■ WRITTEN TASK 1:
In the passage about learning words, what color may a sweater be to an adult when the same sweater is red to a child?
■ WRITTEN TASK 2:
Quote the passage about learning words starting at "But what is" and ending at "our earlier example.".
■ WRITTEN TASK 3:
Continue the passage about learning words from the point where it stops.

In a very real sense (more real, I argue, than our current view), “red” is simply what our language community has agreed that it is. It is the set of thing in our environment that we have collectively labeled “red”. Red is fairly simple for a child, but as we learn to discriminate, we learn scarlet, crimson, rose, carmine, cherry, ruby, etc. The same sweater that is red to a child may be maroon to an adult.

“Red” is defined by the agreement of a language community. So is every other word, whether noun, verb, adjective or adverb. Anyone who has spent time with kids who are learning the language will recognize the effect that the language community has on language development, as we progress (as we did with “red”) from general examples to more specific uses of words:

Noun—“Could you hand me the mug? No, that’s a cup; I want the mug.”
Verb—“I said hand it to me, not throw it to me!”
Adjective—“The big one—the really big one. The huge one!”
Adverb—“Quickly, please—as fast as you can!”

Each of the examples above, though, requires a physical referent, something in the observable world which is a mug, not a cup, which is handing, not tossing, which is bigger or smaller, which is faster or slower. It requires something observable not only to one person, but to both (or to as many as necessary). But love is supposed to be this internal feeling, which no one else has access to—is it possible that a word like love is learned the same way that “red” is?

I cannot conceive of any other way it is possible. Until the day when telepathy—direct transver of one person’s thoughts to another—is actually demonstrated (it has been often claimed, but as yet cannot be demonstrated under controlled conditions—I strongly doubt that it ever will be), we are stuck with the reality of private thinking. I cannot read your mind, and you cannot read mine.

But what is the observed reality of the feeling of love? How is it that we come to know this word? Fortunately, there is an answer to this—and one which I believe will shed light on many other mysteries of the human experience.

Picture two people in love. What are they doing? Are they holding hands? Gazing deeply into one another’s eyes? Kissing? These (very observable) behaviors come to mind (among many others) because they are the public behaviors which were labeled as “love” when we were first learning the word! As we grew and learned, we added more behaviors to the list of things associated with “love”. Eventually, we generalized the concept “love” just as we did the concept “red” in our earlier example.

Spatial relation data
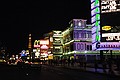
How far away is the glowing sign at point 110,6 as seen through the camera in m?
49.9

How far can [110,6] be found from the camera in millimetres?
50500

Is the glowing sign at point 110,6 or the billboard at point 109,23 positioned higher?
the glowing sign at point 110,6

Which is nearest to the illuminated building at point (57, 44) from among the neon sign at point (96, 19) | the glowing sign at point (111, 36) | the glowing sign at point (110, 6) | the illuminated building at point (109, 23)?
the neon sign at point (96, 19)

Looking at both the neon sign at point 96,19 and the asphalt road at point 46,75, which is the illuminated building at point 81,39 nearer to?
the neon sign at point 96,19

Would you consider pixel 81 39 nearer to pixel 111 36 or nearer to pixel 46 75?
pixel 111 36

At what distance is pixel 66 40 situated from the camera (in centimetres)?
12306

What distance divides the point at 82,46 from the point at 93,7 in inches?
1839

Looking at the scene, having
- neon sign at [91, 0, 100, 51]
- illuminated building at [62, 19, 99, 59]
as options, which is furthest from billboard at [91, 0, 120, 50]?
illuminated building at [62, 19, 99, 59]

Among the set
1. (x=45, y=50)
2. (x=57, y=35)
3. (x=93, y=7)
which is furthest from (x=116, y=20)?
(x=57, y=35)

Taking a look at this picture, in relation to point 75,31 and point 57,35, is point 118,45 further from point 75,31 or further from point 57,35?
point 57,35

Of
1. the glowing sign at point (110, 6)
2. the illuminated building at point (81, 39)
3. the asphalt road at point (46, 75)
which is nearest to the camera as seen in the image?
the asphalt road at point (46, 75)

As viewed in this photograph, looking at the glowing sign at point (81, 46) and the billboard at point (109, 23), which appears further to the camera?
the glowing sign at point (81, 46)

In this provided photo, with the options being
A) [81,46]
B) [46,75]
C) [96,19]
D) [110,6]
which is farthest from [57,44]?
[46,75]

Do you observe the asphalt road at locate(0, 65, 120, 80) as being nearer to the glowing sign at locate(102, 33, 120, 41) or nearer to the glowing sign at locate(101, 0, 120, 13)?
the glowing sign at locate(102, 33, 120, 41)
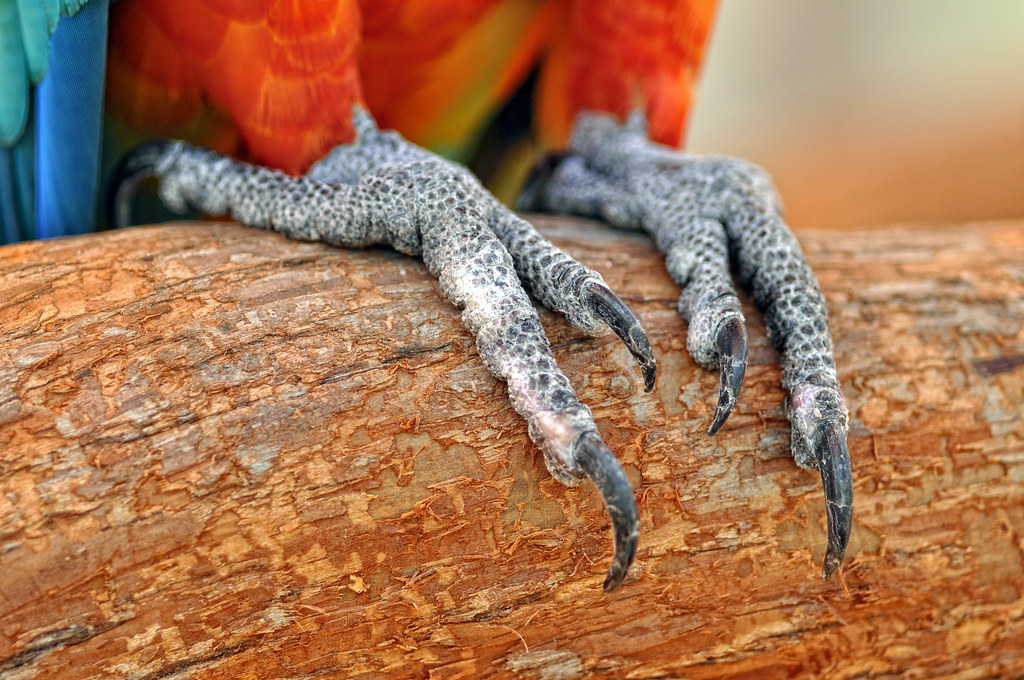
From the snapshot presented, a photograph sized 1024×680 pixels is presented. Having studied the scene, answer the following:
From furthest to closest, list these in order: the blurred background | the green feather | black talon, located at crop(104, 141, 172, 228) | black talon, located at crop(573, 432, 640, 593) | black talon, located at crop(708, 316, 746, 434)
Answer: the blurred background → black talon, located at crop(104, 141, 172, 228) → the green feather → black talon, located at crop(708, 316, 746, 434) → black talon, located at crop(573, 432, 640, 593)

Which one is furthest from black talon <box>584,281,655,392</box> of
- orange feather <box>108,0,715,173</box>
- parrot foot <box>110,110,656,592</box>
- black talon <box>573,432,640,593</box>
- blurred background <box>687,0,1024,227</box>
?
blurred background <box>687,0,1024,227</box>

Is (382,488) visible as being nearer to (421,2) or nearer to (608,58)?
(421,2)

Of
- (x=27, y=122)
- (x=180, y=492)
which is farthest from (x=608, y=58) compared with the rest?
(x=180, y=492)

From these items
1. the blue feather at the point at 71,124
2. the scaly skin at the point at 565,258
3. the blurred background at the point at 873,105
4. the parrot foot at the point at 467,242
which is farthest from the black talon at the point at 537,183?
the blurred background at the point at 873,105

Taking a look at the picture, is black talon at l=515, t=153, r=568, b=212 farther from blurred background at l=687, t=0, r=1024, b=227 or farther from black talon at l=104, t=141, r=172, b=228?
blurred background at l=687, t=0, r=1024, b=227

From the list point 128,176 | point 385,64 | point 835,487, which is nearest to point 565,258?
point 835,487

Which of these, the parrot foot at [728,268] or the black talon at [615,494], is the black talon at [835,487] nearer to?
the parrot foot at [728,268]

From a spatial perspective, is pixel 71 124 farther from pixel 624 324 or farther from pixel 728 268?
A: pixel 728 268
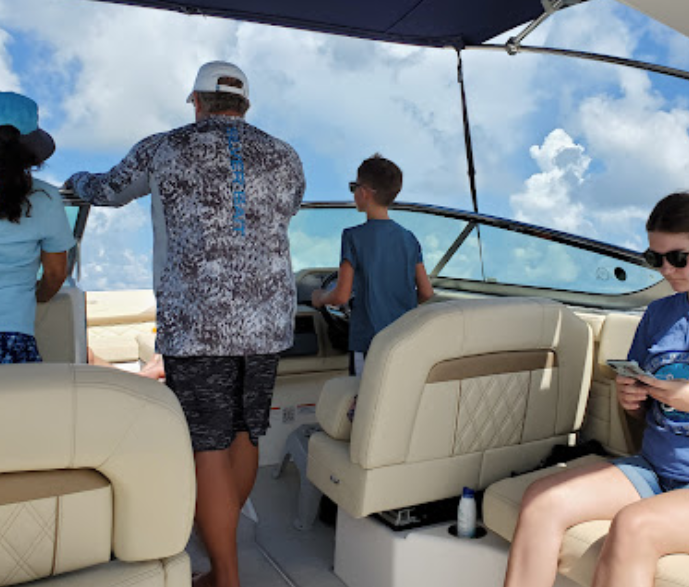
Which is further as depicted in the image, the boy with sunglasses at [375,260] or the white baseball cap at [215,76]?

■ TASK RESULT 1:
Maroon.

■ TASK RESULT 2:
But what is the observed reality of the feeling of love? How is it that we come to know this word? Fortunately, there is an answer to this—and one which I believe will shed light on many other mysteries of the human experience.

Picture two people in love. What are they doing? Are they holding hands? Gazing deeply into one another’s eyes? Kissing? These (very observable) behaviors come to mind (among many others) because they are the public behaviors which were labeled as “love” when we were first learning the word! As we grew and learned, we added more behaviors to the list of things associated with “love”. Eventually, we generalized the concept “love” just as we did the concept “red” in our earlier example.

■ TASK RESULT 3:
The trick is, with “red”, the public referent is fairly narrowly defined by our language community. “Love”, however, is a different animal altogether. That couple, engaged in earnest conversation—are they in love? Or is it a debate? The delivery of flowers: love, or obligation? Is that look love, or lust? Love, or respectful admiration? Is love independent from lust, or inseparable? Can there be love at first sight? Is it possible to love more than one person? (Is it possible not to?)

The truth is, there is no single right answer, or set of right answers. We each will have a unique set of experiences that teach us the meaning of the word “love”. Some experiences are ours alone; some we share with a few others; some we share with millions. Everyone who has heard the Beatles sing “All you need is Love” has a slightly different understanding of love than the people without this experience. Everyone who has seen Romeo and Juliet has a different view of love than those who have not. Everyone who has read Elizabeth Barrett Browning’s “Sonnets from the Portuguese” (“How do I love thee? Let me count the ways…”) defines love differently from those who have not. Everyone who has had reason to learn to say “I love you” in a different language has a different view of love than those who have never needed any but their native tongue.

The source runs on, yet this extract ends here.